+++ Source material +++

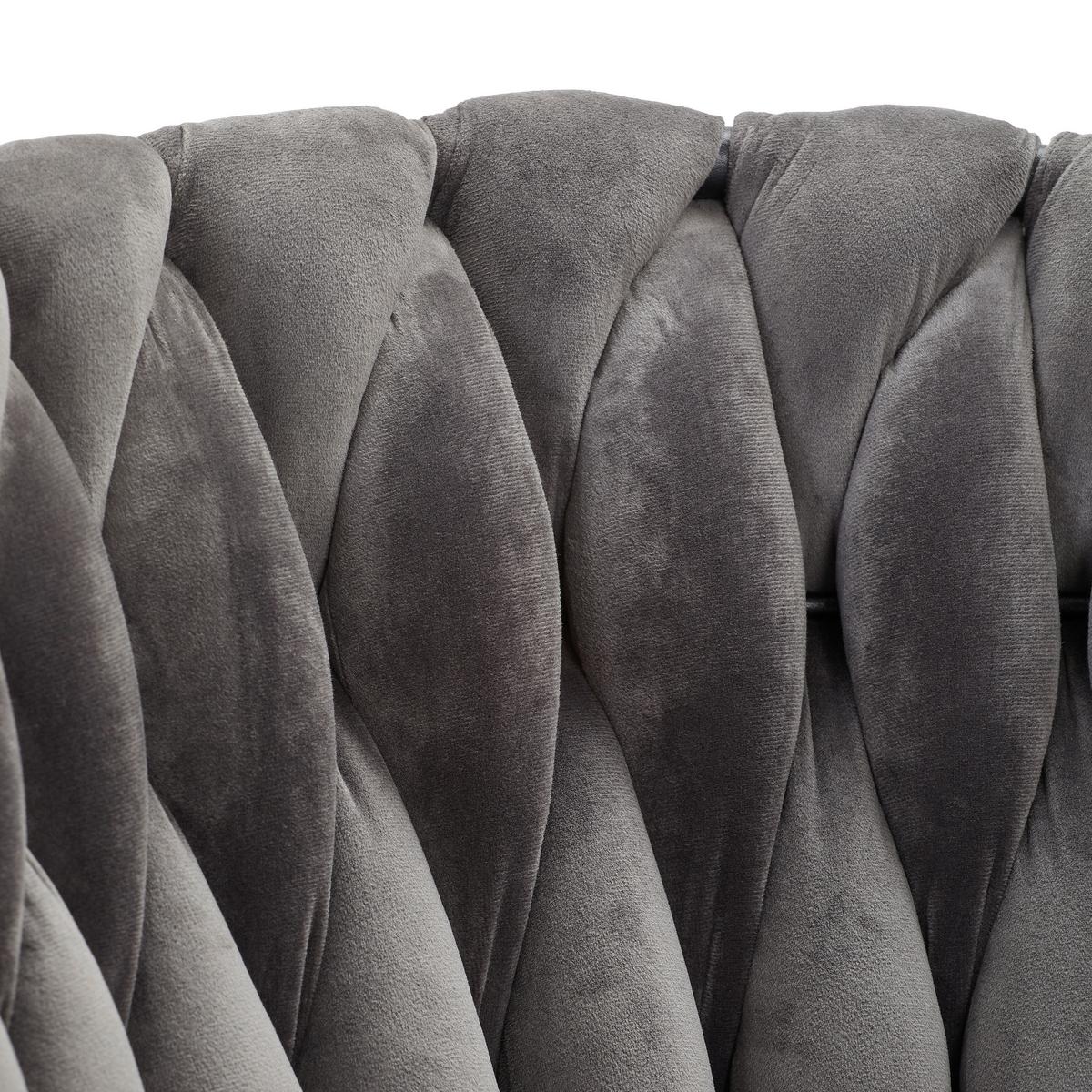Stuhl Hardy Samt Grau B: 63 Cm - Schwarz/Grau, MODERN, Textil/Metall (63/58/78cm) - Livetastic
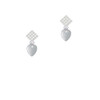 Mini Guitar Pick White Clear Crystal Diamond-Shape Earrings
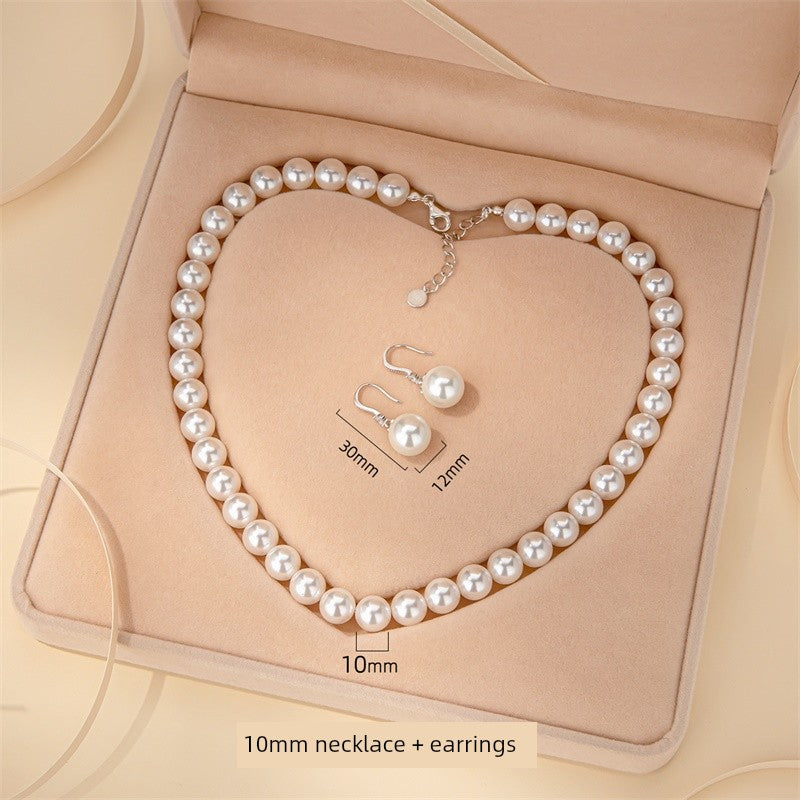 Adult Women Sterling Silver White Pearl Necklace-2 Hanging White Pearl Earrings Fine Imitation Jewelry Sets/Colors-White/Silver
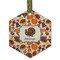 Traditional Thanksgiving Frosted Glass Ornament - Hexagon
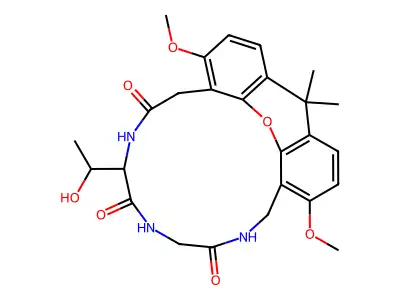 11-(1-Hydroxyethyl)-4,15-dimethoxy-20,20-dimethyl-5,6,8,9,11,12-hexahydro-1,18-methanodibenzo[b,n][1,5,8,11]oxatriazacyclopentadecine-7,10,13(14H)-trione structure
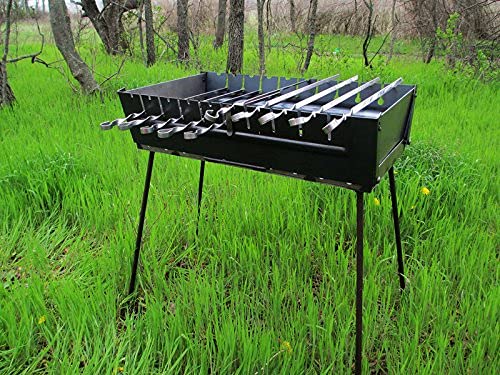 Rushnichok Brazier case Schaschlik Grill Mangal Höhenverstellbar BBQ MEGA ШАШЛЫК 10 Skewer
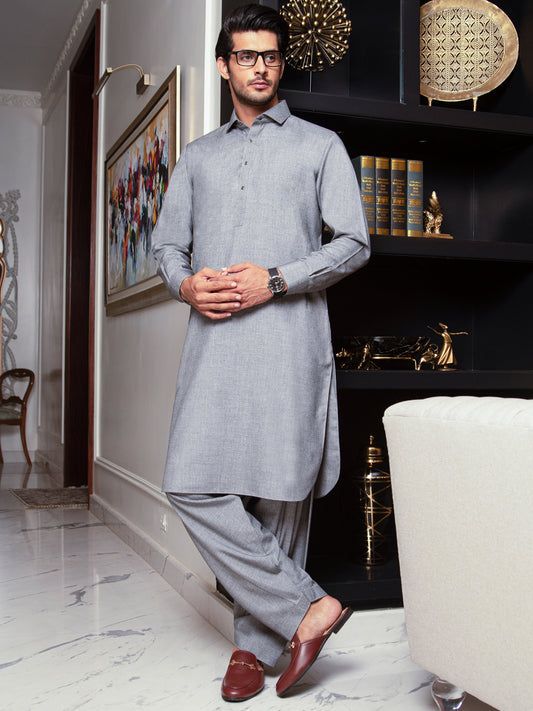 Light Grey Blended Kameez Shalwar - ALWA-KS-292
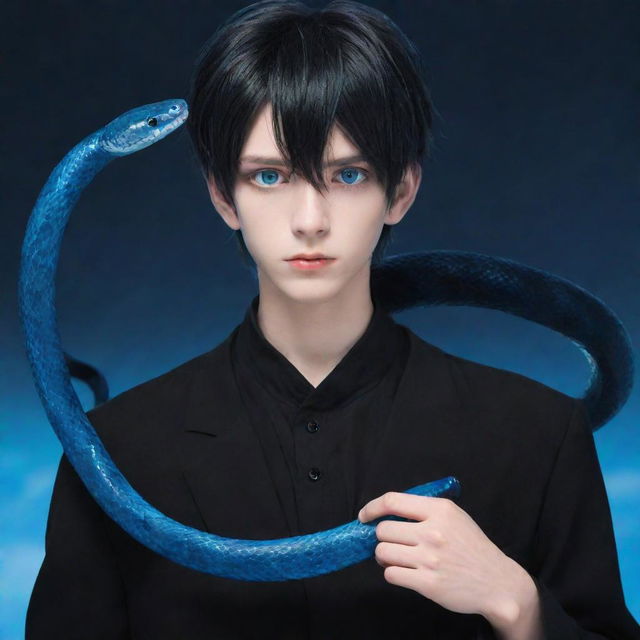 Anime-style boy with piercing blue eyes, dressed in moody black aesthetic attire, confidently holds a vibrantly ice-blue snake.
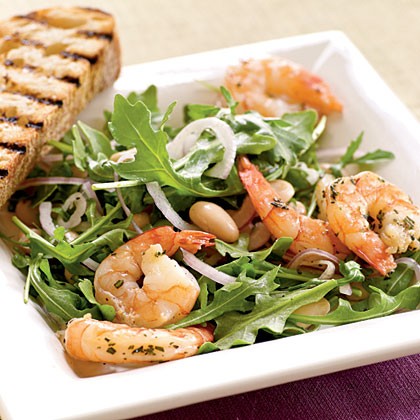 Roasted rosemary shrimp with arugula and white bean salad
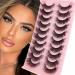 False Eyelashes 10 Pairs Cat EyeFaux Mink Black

+++
+++ Source material +++

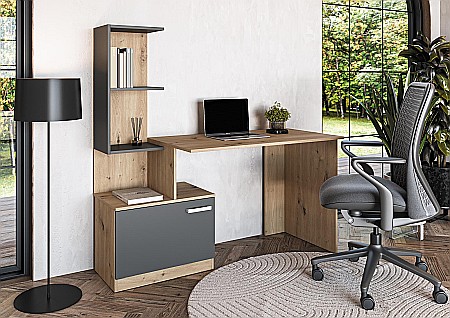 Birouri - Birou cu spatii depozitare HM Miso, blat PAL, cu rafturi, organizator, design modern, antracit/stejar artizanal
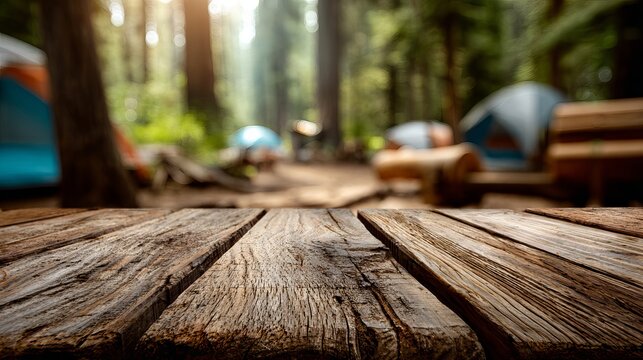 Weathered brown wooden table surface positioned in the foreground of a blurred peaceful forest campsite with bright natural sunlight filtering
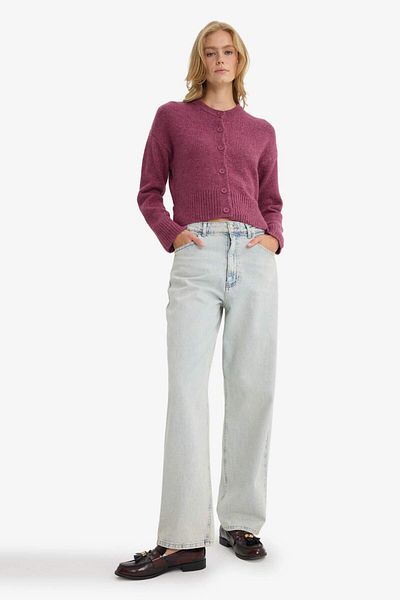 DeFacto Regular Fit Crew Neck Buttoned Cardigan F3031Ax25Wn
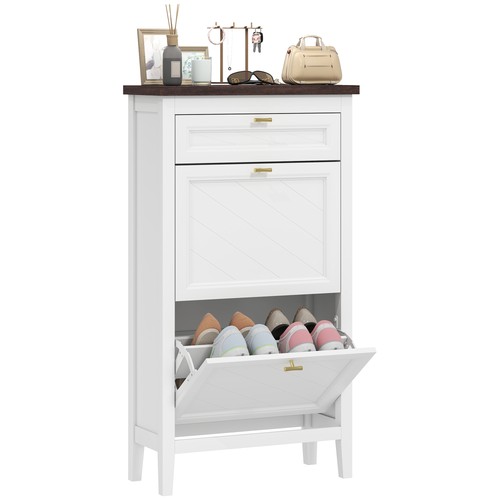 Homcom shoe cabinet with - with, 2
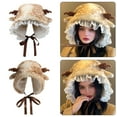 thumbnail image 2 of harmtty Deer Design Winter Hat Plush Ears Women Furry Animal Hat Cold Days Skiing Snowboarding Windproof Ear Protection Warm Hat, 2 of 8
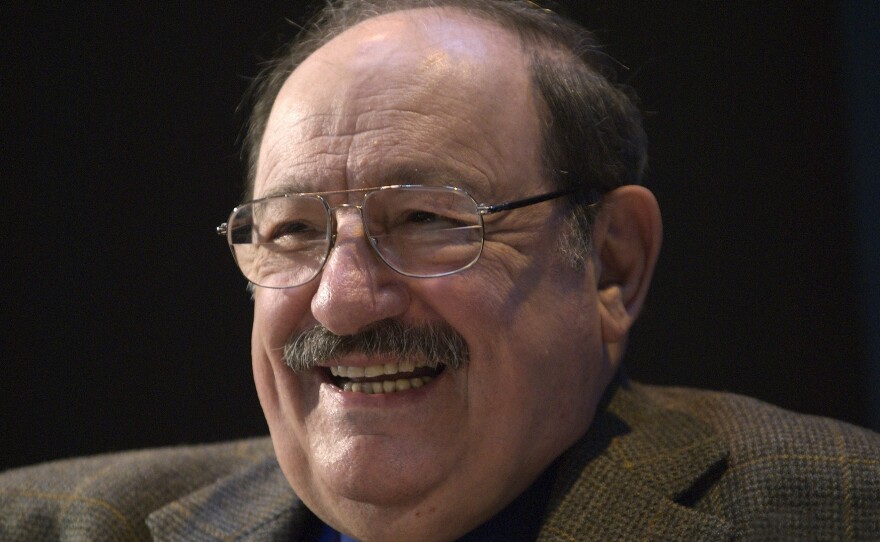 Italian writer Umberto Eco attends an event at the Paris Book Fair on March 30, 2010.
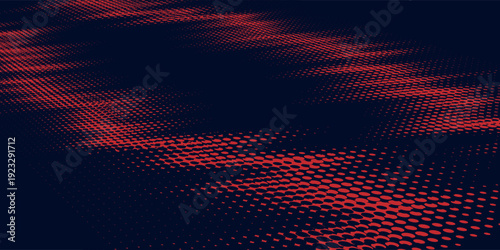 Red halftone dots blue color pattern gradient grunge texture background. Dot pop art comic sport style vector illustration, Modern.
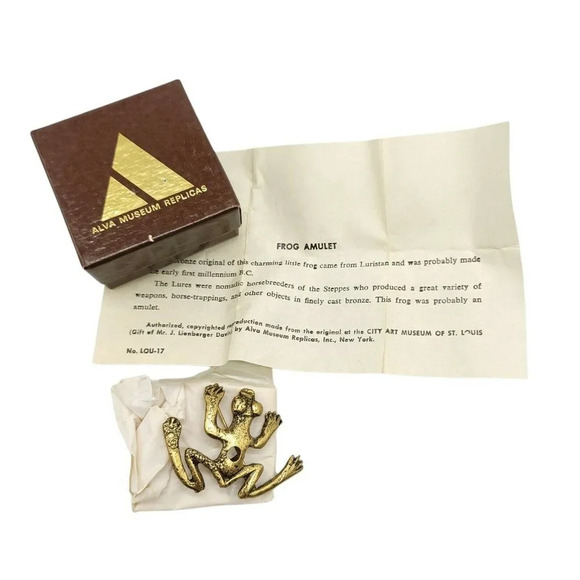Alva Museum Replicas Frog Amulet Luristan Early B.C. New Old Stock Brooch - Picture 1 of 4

+++
+++ Source material +++

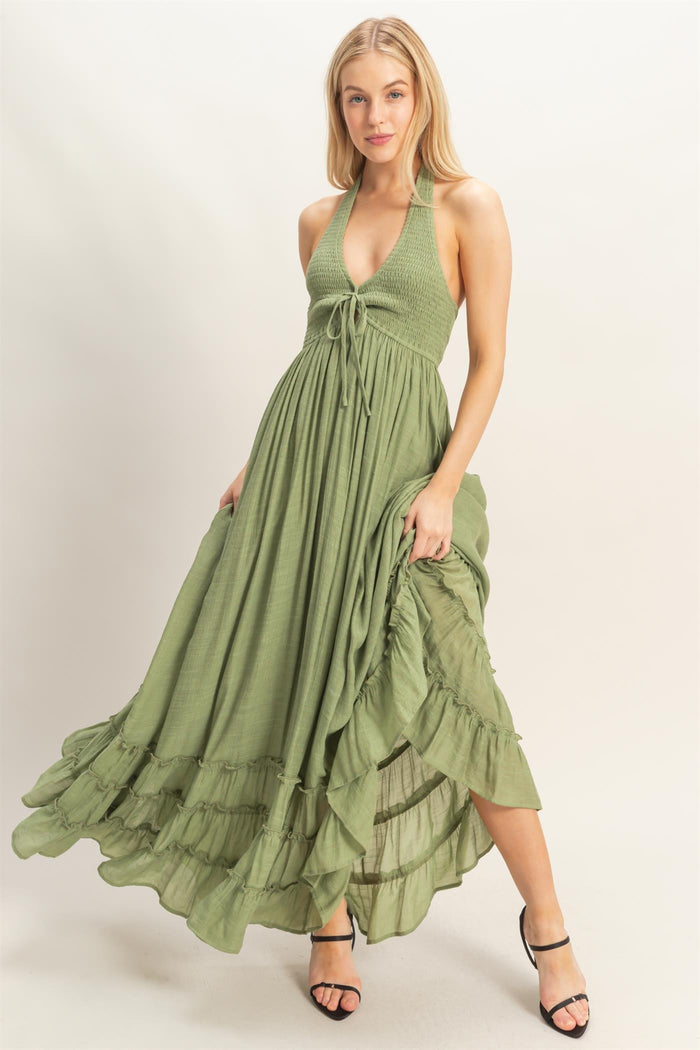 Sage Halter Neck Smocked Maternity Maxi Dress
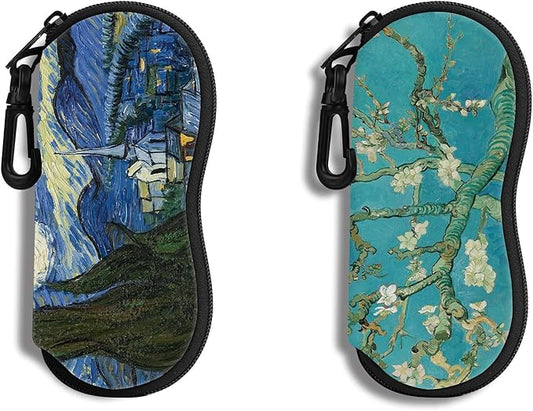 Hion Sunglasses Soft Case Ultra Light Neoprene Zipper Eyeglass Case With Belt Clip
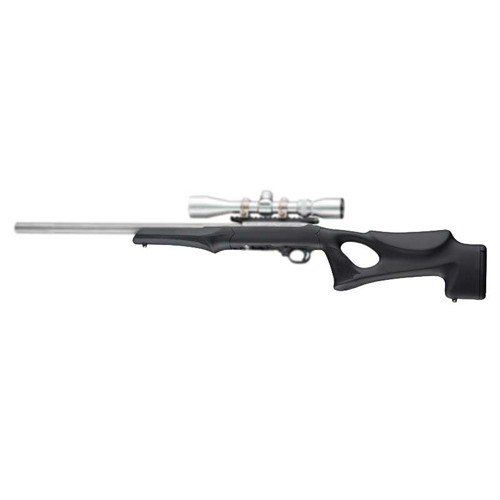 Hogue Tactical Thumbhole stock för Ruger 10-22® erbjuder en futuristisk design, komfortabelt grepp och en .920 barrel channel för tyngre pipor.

+++

Without the pictures, set down the lines above from the line with "Stuhl Hardy Samt" up to and including the line with "Mini Guitar Pick" exactly as they stand.

• **Task response**
Stuhl Hardy Samt Grau B: 63 Cm - Schwarz/Grau, MODERN, Textil/Metall (63/58/78cm) - Livetastic
 Mini Guitar Pick White Clear Crystal Diamond-Shape Earrings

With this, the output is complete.